Context Window Strategy
The research agent faces a unique challenge -- it must synthesize information from many sources, but the context window is limited. The allocation strategy per LLM call is:
| Component | Token Allocation |
|---|---|
| Research plan | ~500 tokens |
| Current sub-question + retrieved chunks (top 5) | ~3,000 tokens |
| Research notes from prior cycles (summarized) | ~1,500 tokens |
| System prompt + tools | ~1,000 tokens |
| Total per step | ~6,000 tokens |
The key insight is that research notes are incrementally summarized -- raw findings are processed into structured notes, which are later condensed into the final report sections. This prevents context window overflow while preserving the essential information from every cycle.
Memory Flow Across Research Cycles
Hallucination Mitigation
Research agents face hallucination risks that are distinct from and more dangerous than those in conversational AI. A chatbot hallucination is usually obviously wrong to the user. A research agent hallucination -- a fabricated citation, an invented statistic, a misattributed claim -- can be invisible because it looks exactly like a real finding.
Citation Fabrication Prevention
The biggest hallucination risk. The agent must not invent sources. Mitigation: every citation in the final report must map to an entry in the citations table, which itself must reference a real source with a verifiable URL. The verification pipeline checks that the source was actually retrieved and that the cited quote appears in the source content (fuzzy match with Levenshtein-based threshold of 0.85). If a citation cannot be traced back to a retrieved source, it is stripped from the report and the corresponding claim is flagged as unsupported.
Claim Verification Pipeline
Each claim extracted from a source is cross-referenced against other sources:
- Claims supported by 2+ independent sources are marked verified.
- Claims with no corroboration from other sources are marked unsupported and flagged in the report with an explicit disclaimer.

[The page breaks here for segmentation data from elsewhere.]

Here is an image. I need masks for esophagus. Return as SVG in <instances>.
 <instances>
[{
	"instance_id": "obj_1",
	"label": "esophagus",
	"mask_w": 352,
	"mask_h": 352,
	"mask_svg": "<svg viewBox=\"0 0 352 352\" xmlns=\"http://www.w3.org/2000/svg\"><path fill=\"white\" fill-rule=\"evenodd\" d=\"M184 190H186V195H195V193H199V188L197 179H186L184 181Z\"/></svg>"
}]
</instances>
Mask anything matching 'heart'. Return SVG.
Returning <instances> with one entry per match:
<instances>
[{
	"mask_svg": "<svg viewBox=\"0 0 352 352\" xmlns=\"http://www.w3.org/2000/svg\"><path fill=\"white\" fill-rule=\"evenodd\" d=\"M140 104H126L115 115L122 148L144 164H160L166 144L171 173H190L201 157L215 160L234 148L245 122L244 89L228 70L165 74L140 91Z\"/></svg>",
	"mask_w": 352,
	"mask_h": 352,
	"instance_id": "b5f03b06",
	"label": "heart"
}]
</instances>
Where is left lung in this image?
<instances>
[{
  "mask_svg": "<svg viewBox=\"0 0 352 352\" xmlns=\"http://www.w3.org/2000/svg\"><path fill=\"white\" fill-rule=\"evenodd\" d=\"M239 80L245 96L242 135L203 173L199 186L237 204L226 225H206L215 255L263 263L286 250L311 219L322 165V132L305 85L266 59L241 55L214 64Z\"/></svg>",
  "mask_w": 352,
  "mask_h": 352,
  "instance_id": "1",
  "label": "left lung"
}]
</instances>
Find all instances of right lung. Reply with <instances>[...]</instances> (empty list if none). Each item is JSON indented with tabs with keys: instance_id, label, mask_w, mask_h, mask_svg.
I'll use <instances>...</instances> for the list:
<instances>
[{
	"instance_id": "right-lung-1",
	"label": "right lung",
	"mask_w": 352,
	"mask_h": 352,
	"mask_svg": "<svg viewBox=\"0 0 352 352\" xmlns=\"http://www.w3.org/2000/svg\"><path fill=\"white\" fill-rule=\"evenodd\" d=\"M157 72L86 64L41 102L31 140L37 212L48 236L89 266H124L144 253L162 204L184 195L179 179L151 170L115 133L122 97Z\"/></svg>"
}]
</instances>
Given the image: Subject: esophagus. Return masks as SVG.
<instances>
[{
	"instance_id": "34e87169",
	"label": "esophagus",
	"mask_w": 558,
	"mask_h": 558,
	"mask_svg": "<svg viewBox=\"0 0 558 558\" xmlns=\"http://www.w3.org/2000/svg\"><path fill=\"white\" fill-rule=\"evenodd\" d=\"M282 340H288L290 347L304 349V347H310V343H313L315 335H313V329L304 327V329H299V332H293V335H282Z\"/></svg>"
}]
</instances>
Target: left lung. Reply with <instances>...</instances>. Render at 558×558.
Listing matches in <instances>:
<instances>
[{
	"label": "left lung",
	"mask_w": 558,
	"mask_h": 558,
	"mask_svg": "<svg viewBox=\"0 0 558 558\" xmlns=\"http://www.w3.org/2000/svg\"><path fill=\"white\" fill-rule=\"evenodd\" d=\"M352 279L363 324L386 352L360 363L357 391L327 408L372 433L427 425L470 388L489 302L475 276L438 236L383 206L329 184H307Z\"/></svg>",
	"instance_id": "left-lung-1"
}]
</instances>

- Claims contradicted by other sources are marked contradicted and presented as contested findings with evidence from both sides.
Grounding Enforcement
The synthesis agent (which combines findings into prose) receives only the structured claims and citations as input -- NOT the raw source text. This forces the agent to generate from verified claims rather than hallucinating from training data. The system prompt explicitly states: "Every statement in the report must be backed by a claim ID. Do not add information beyond what is in the provided claims."
Confidence Scoring
Each section of the report receives a confidence score based on: number of supporting sources, source credibility scores, and claim verification status. Sections with confidence below 0.5 are flagged with a warning: "This finding has limited supporting evidence."
Anti-Plagiarism Check
The report writer is instructed to synthesize, not copy. Cosine similarity between report sentences and source chunks is computed; any sentence with similarity > 0.95 to a source is flagged as potential plagiarism and rewritten. This ensures the report is original synthesis rather than copy-paste from sources.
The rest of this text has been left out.